Приняв рапорты ротных командиров, Краузе обошел выстроенные роты, поздоровался с ними и поздравил с благополучным прибытием в союзную державу. Хотя он и старался внешне быть спокойным, ему это однако не удавалось. После инцидента с учебной стрельбой Краузе [54] испытывал затаенную тревогу и вместе с тем раздражение. Встречаясь взглядами с окружающими его солдатами, он чувствовал, что люди его поступок расценивают как преступное самоуправство, которое могло стоить им жизни.

Прибывшие в Брест русские войска после торжественного обеда, устроенного им городскими властями, по железной дороге отбыли в отведенные им районы расквартирования.

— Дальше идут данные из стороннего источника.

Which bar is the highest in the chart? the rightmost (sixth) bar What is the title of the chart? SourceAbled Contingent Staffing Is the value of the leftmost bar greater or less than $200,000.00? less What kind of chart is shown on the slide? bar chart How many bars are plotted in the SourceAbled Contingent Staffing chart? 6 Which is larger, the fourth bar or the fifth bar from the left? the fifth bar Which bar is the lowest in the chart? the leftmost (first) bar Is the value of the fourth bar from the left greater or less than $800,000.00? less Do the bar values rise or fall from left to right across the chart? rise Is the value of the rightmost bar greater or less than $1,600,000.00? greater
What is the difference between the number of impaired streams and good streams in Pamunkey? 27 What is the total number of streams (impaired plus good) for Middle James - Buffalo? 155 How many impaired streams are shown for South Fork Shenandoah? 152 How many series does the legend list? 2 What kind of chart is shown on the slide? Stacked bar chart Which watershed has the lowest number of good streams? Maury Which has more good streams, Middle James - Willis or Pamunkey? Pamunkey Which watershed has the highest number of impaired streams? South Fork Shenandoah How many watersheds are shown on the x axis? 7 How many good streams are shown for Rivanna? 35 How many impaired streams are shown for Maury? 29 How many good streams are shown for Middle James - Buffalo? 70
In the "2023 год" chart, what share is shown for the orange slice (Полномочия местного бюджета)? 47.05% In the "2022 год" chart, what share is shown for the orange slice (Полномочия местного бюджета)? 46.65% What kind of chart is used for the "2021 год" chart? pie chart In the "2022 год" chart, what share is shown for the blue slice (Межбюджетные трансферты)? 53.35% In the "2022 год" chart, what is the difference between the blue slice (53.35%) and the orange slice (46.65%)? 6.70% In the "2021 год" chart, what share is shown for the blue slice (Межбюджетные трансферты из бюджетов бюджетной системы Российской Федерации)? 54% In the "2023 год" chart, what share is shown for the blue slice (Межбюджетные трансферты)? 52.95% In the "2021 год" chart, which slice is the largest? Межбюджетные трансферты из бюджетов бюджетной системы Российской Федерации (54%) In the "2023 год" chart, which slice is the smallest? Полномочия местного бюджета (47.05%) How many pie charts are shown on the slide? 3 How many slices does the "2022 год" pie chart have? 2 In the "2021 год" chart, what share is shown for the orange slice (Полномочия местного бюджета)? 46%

1 августа в 10 часов утра по местному времени к станции Марсель подошел первый эшелон со 2-м батальоном подполковника Крылова. Вскоре к станции подошел и второй эшелон с 3-м батальоном подполковника Краузе.

В Марселе, как и в Бресте, русских солдат встречали местные власти и представитель русского генерального консульства ротмистр Барбашевский. Когда церемония представления и встречи закончилась, Барбашевский по просьбе губернатора Марселя сообщил подполковнику Крылову, что для размещения офицеров отведена гостиница «Режине» в Марселе, а для солдат — бараки лагеря де-Ларме, расположенные в окрестностях города.

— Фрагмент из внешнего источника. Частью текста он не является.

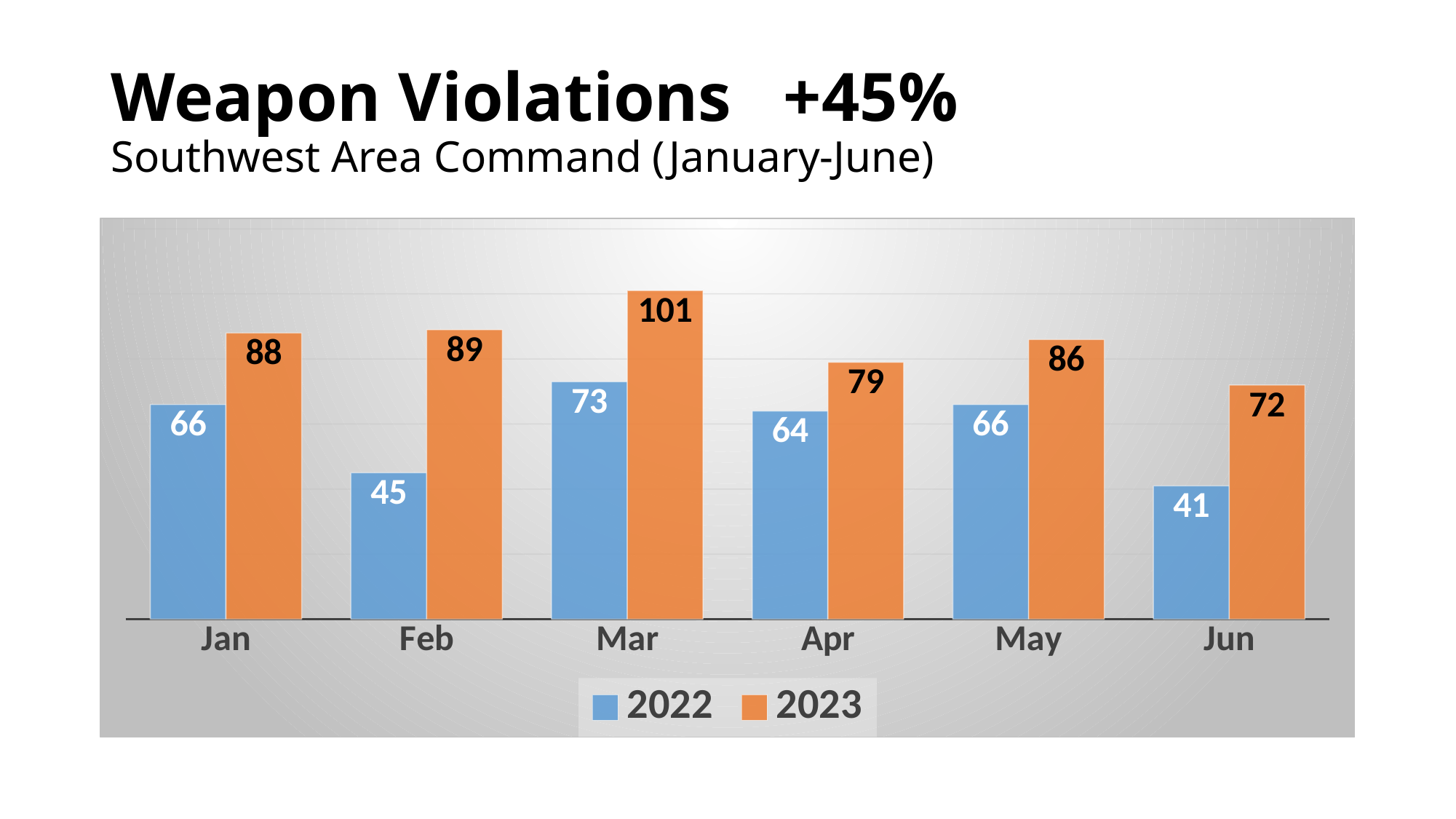
How many series does the legend list? 2 Which month has the highest value for 2023? Mar Which month has the lowest value for 2022? Jun What is the value for 2023 in June? 72 How many months are shown on the x axis? 6 What is the difference between the 2023 and 2022 values in February? 44 What colour represents the 2023 series? Orange What is the difference between the 2023 values for March and June? 29 Which is larger, the 2022 value for March or the 2022 value for May? March What kind of chart is shown on the slide? Bar chart What is the value for 2022 in February? 45 What is the value for 2023 in March? 101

Марсель являлся последним пунктом, откуда после трех-, четырехдневного отдыха батальоны, предназначенные для пополнения русских войск, сражавшихся на Салоникском фронте, должны были отправиться в новый переход — до Салоник.

Личный состав этих батальонов, как и личный состав 1-й бригады, был взят непосредственно из частей действующих армий. Перед отправкой во Францию и во время пути следования до Франции солдаты не получали денежного содержания, не имели мыла, табака. Командование отряда обязано было выдать солдатам денежное содержание и позаботиться о приобретении ими всего необходимого.

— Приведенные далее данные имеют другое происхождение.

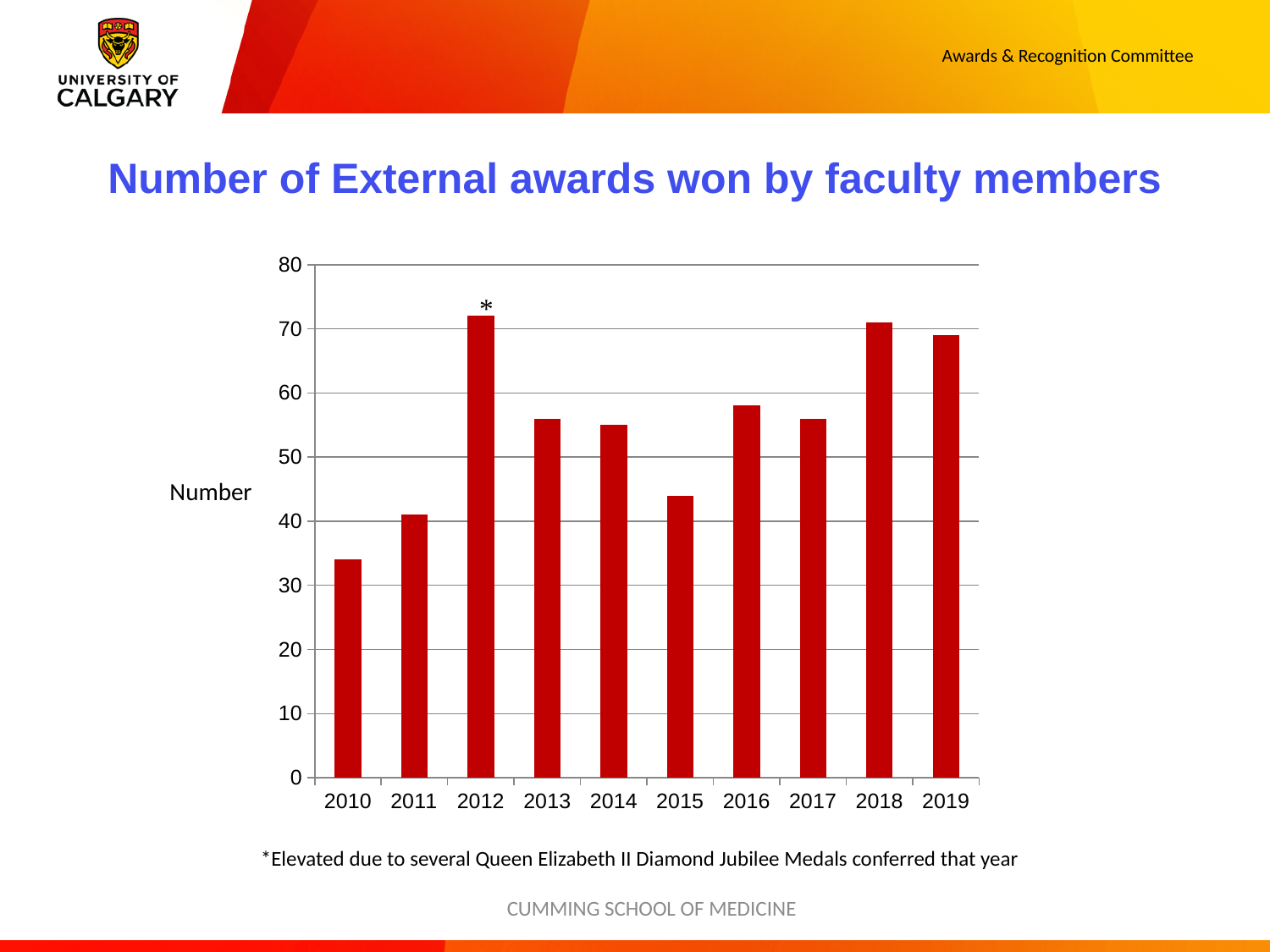
Is the value for 2011 greater or less than 50? less How many years are shown on the x axis of the chart? 10 Which is larger, the value for 2015 or the value for 2016? 2016 Is the value for 2010 greater or less than 40? less Which is larger, the value for 2010 or the value for 2011? 2011 Is the value for 2015 greater or less than 50? less What kind of chart is shown on the slide? bar chart Which year's bar is marked with an asterisk? 2012 Which year has the lowest number of external awards? 2010 What is the title of the chart on the slide? Number of External awards won by faculty members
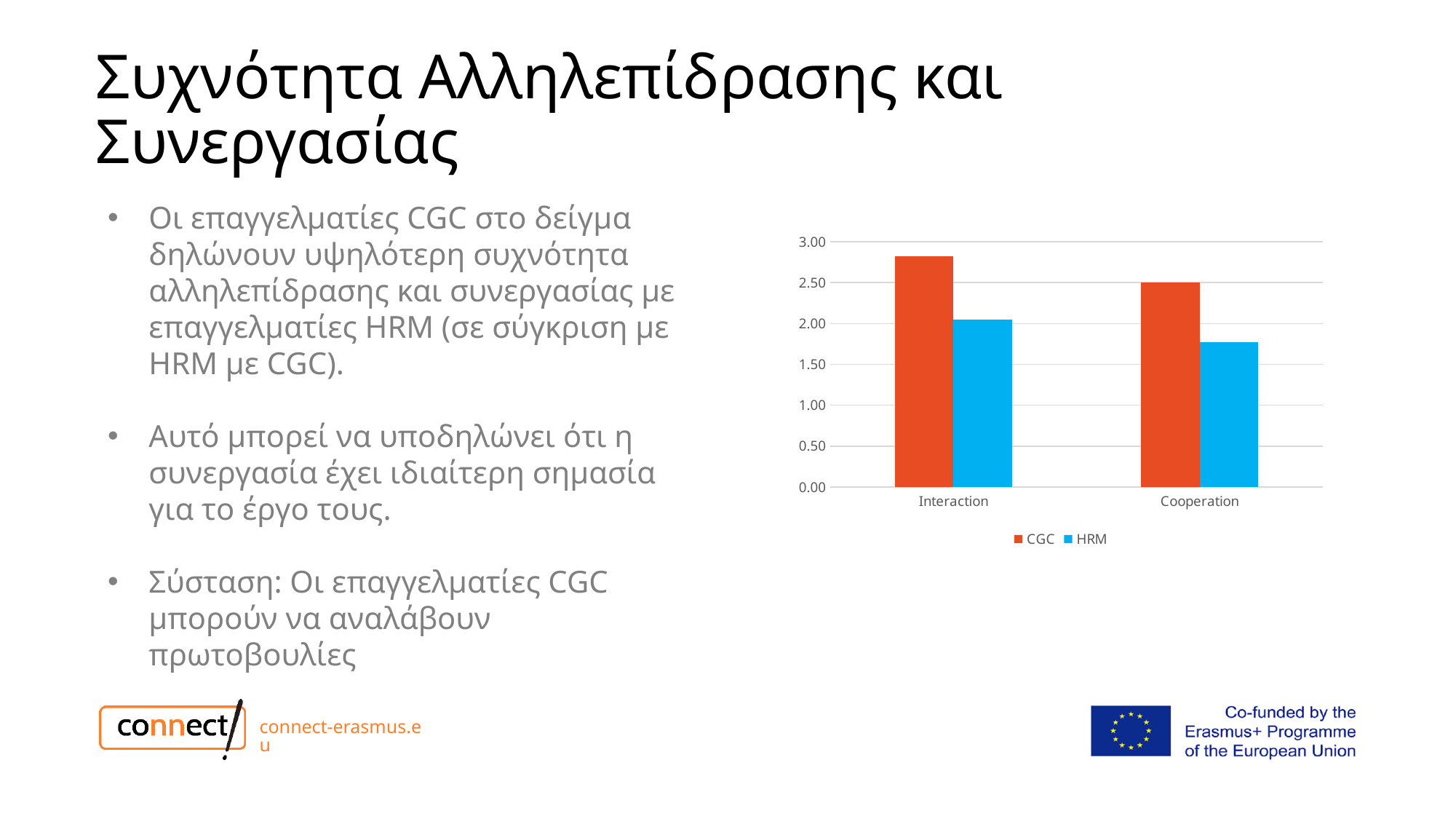
Which bar in the chart is the tallest? CGC for Interaction Is the HRM value for Cooperation greater or less than 2.00? less How many series does the chart legend list? 2 Which bar in the chart is the shortest? HRM for Cooperation Is the CGC value for Interaction greater or less than 2.50? greater Which series has the higher value for Interaction, CGC or HRM? CGC What colour are the HRM bars in the chart? blue How many categories are shown on the x axis of the chart? 2 Is the CGC value for Cooperation greater or less than 2.00? greater Does the CGC value rise or fall from Interaction to Cooperation? fall Which series has the higher value for Cooperation, CGC or HRM? CGC What kind of chart is shown on the slide? bar chart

Однако это сделано не было. В день прибытия в Марсель начальник отряда подполковник Крылов издал приказ, запрещавший выдачу увольнительных записок в город всем нижним чинам. Чтобы гарантировать исполнение приказа и соблюдение надлежащего порядка в пункте расквартирования войск, подполковник Крылов запретил также и выдачу причитавшегося солдатам содержания. Он разрешил лишь выдать по 1500 франков на роту, исходя из среднего расчета по 6 франков 50 сантимов на солдата. [55]

Приказ подполковника Крылова вызвал большое недовольство солдат, так как лишал их возможности приобрести все, в чем они испытывали острую нужду.

Это недовольство возросло еще больше, когда некоторые командиры рот, получив отпущенные для солдат деньги, использовали их на свои личные цели. Так поступили, например, командир 10-й роты поручик Чернышев, прокутивший солдатские деньги в одном из ресторанов Марселя, и командир 11-й роты поручик Тарновский, присвоивший две трети солдатских денег.

Поступок поручика Чернышева вызвал открытое возмущение солдат 10-й роты. Они отказались от присланных им поручиком Чернышевым 300 франков и потребовали в барак командира роты, чтобы объясниться с ним лично. Фельдфебель роты Саенко, встревоженный тем, как реагировали солдаты роты на неблаговидный поступок своего командира, отправился к дежурному офицеру подпоручику Беляеву и доложил ему о том, что в роте неспокойно. Он попросил разрешения отправиться в город и пригласить в барак поручика Чернышева. Дежурный офицер не придал значения докладу фельдфебеля и не разрешил ему идти к командиру роты.

Узнав, что дежурный офицер не разрешил Саенко идти к ротному командиру, солдаты заволновались еще больше. Возникло стихийное собрание роты. Раздавались возмущенные голоса, призывавшие положить конец беззаконию и произволу. Волнение в 10-й роте привлекло к себе внимание солдат других подразделений, и скоро возле барака 10-й роты собралась большая толпа.

Волнение солдат 10-й роты передалось в другие подразделения отряда, в частности в 11-ю роту, пулеметную команду и нестроевую роту, где командиры рот также бесцеремонно распорядились солдатскими деньгами. К открытому возбуждению солдат этих рот прибавилось скрытое недовольство солдат других рот.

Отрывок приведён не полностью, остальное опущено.